How I create a Sankey Diagram in plotly using python.
- Go to plotly and look at the examples there and realize that I’m still lost.
- Go find another example or tutorial in the public domain using a search.
- Realize that all of them are to vague and don’t describe any inner workings or assume you know something that you clearly do not.
- Go to stack exchange and piece meal learn how to do the task
- Write a tutorial that explains the process, start to finish.
First and Foremost!
What’s the question… Is the Sankey the best case for it? What is a Sankey chart anyways? Go here to learn more about Sankey Charts.
Best use cases for a Sankey diagram:
- You have a flow process that you want to present in a simple manner.
- You have data you want to show proportionally in a way that doesn’t involve showing hard numbers.
- You have a supervisor who just really likes overly complicated and colorful graphs that are impossible to read (what happens when it is used poorly).
My question is “How many of my department’s cases are legit and how many are dismissed?” So, it has a direction where cases move into a status of some sort. Also it has more than one starting point. For this article, I’m just going to cover the basics of the Sankey.
Now, can you use Sankey if you have only one starting point? Sure, when you have 2 or three steps, it can be a really good way to show how things move into and out various stages. But when you have one starting step and only one step out, you’ve just made a pie chart. Sankey charts are great for non-technical audiences interested in big pictures and process flows.

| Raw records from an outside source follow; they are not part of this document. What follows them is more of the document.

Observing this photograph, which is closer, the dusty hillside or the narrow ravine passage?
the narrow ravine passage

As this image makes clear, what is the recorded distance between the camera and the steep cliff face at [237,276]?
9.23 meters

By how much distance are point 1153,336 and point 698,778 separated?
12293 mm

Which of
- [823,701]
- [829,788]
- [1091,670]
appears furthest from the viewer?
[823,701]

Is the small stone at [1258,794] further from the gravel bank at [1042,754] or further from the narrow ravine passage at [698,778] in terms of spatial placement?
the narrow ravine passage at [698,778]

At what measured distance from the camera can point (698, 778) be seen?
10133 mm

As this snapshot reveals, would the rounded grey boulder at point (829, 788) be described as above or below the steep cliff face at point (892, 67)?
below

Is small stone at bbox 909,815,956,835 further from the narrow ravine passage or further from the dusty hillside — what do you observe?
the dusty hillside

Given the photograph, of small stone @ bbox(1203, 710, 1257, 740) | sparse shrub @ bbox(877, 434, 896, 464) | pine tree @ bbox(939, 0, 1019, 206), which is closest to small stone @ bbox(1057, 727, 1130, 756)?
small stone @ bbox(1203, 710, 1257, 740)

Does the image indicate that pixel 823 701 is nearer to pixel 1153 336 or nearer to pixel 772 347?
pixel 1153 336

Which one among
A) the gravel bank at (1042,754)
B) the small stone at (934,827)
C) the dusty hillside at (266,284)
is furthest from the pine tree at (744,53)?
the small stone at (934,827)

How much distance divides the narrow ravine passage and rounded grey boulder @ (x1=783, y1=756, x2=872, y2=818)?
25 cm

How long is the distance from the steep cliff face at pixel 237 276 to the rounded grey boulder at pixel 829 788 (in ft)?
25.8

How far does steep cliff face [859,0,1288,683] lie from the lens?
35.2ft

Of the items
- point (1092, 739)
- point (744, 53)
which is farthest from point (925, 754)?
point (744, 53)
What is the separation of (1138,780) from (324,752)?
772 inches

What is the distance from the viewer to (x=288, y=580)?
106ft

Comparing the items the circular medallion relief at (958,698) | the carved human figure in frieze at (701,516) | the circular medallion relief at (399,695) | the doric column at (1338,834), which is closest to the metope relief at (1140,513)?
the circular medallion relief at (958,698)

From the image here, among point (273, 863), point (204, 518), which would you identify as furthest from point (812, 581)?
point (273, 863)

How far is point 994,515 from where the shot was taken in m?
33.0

# import all required libraries
import numpy as np
import plotly
import plotly.graph_objects as go
#Basic example of a sankey diagram from Geeks for Geeks
fig = go.Figure(data=[go.Sankey(
node = dict(
thickness = 5,
line = dict(color = "green", width = 0.1),
label = ["Issue A", "Issue B", "C", "D", "E", "F"],
color = "blue"
),
link = dict(
# indices correspond to labels
source = [0, 6, 1, 4, 2, 3],
target = [2, 1, 5, 2, 1, 5],
value = [7, 1, 3, 6, 9, 4]
))])
fig.show()
STOP!
Which plotly are you using? Yup, there’s free and then there’s the fancy. I’m using the free one which is “plotly.graph_objects”
Moving on from here, we can see the first block of code produces a diagram like this.
Let’s edit the code a little so we can better understand what the code is actually doing.
fig = go.Figure(data=[go.Sankey(
node = dict(
thickness = 5,
line = dict(color = "orange", width = 0.5),
label = ["Intake", "Holding", "Experiment 1", "Experiment 2", "Pass", "Out-Process", “”],
color = "pink"
),
link = dict(
# indices correspond to labels
source = [0, 1, 2, 3, 4, 5],
target = [1, 2, 3, 4, 5, 6],
value = [1, 1, 1, 1, 1, 1]
))])
fig.show()
Giving us this output:
label = ["Intake", "Holding", "Experiment 1", "Experiment 2", "Pass", "Out-Process", “” ]
label = [0 , 1, 2 , 3 , 4, 5 , “”]
Notice that all the source and target values are in order (where the source is target-1). We can correlate this to the labels in the node.
At this point, you may wonder about the value “6” in the target list. Well, plugging any number higher than the max length of the list will result in a straight line. The number 6, 99, or 10987 all result in the same output (our straight bar). In my case, the last position of the labels list is just an empty string.
If we use any value equal to or less than the length of the labels list we end up with a diagram that curls back into itself.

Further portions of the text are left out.